Integrity and disintegrations

During our conversations over the past five months, we often find ourselves returning to two interrelated problems. The first is the need to understand racism as an economic formation dependent on an unequal distribution of financial wealth and material resources. The second is the issue of widespread and often well-meaning institutional agendas that pursue racial diversity and inclusion without attempting to undo the unequal distribution of wealth on which the integrity of that institution basically depends.

The thing, I think, that is at stake when these two problems are taken together in the case of the topic of our research project, goes like this:

how to make changes to fields and institutions structured through whiteness (like contemporary dance) without engaging in surface-deep inclusion exercises that merely dress the windows of a structure still dependent on and securing its racist foundations?

A brilliant formulation of this issue, and one that deepens the window-dressing metaphor, is shared by Gargi Bhattacharyya in her book Rethinking Racial Capitalism: Questions of Reproduction and Survival (2018).

What follows is a long excerpt worth reading.

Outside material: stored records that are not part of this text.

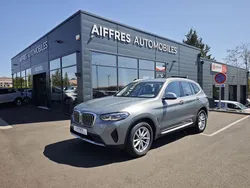 Bmw x3 g01 g08 f97 lci sdrive 18d - bva8 150ch lounge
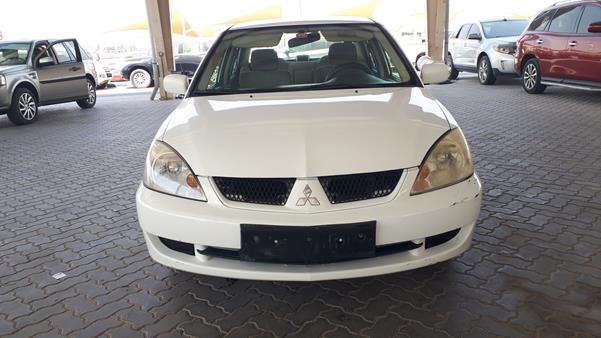 MITSUBISHI LANCER 2011 jmysrcs3abu720980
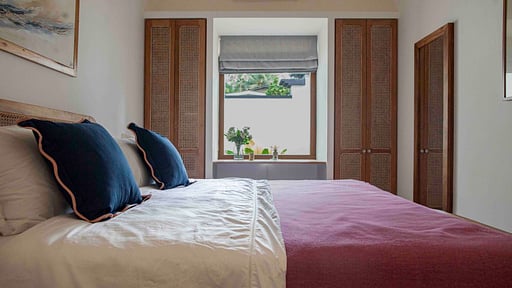 Villa Maria Bedroom 1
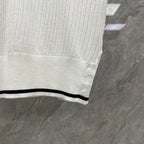 Wool Polo shirt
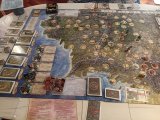клуб "Покорители картона": Middle-Earth Quest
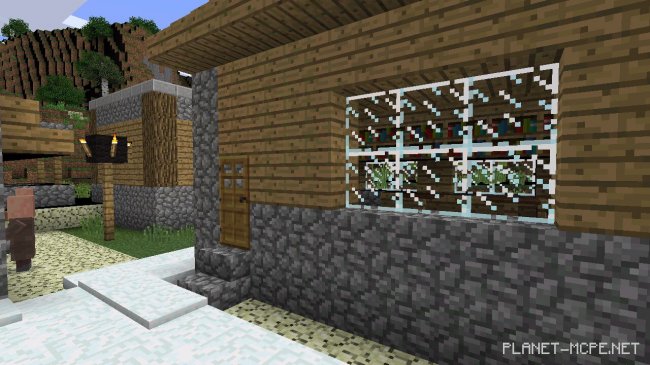 Мод Wizer Armor 0.14.2/0.14.1/0.14.0 Мод Wizer Armor 0.14.2/0.14.1/0.14.0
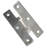 Brass H-Hinge
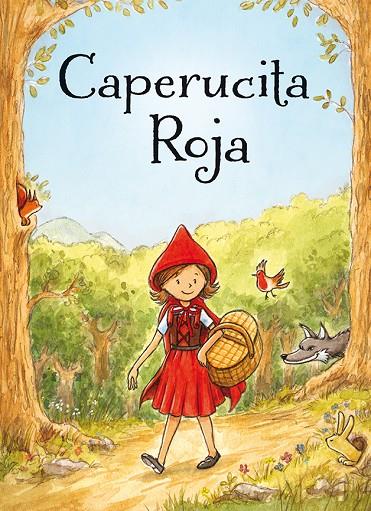 CAPERUCITA ROJA | 9788416117406 | FILIPEK, NINA / KIRKLAND, KATHERINE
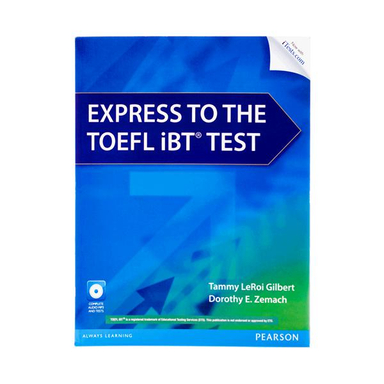 Express to the TOEFL iBT Test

Imagine a house with many storeys—an attic and a cellar, several annexes that have no direct connections, main rooms filled with comfort and a maze of unmappable corridors leading to all sorts of barely remembered wings, snugs and the occasional route outside to a seemingly isolated out-house. There are people in each part of the house and sometimes some of them meet. But mostly their movements are shaped by the place in which they find themselves, and who they see and who they can be is delimited by the strange geography of the house. Racial capitalism is this kind of story. It is a story about imagining economic formations as demarcating the relations and walls between different groups of human beings. It is also a story about imaging who enters which rooms and how. One kind of narrative suggests that everyone will get into the living room eventually—they may take different journeys and come at different paces, but all the convoluted routes will lead to the living room in the end.

Others might suggest that the house will grow other new and different living rooms—separate from the original geography of the house but providing a similar experience of comfort and safety for the populations in those wings of the building.

Both accounts—and I would say that these have been the dominant accounts for some time—assume that occupation of the/a living room is achievable by all and is a marker of progress and enhanced material wellbeing.

This work begins from the belief that much of the world has never and will never enter that particular form of living room comfort and that this exclusion or expulsion is no accident. The integrity of the building demands that different groups remain in their separate wings and such differentiations are important for the maintenance of the building and its lovely main living room.


Gargi Bhattacharyya. Rethinking Racial Capitalism : Questions of Reproduction and Survival (New York and London: Rowman and Littlefield, 2018), pp. 1-2.

What if the ‘building’ (with its structural integrity) to which Bhattacharyya refers were re-conceived as the field of contemporary dance? What sorts of disintegrations of our field are necessary for its institutions to move beyond diversity agendas that leave ‘its lovely main living room’, with all its exclusions and expulsions, intact?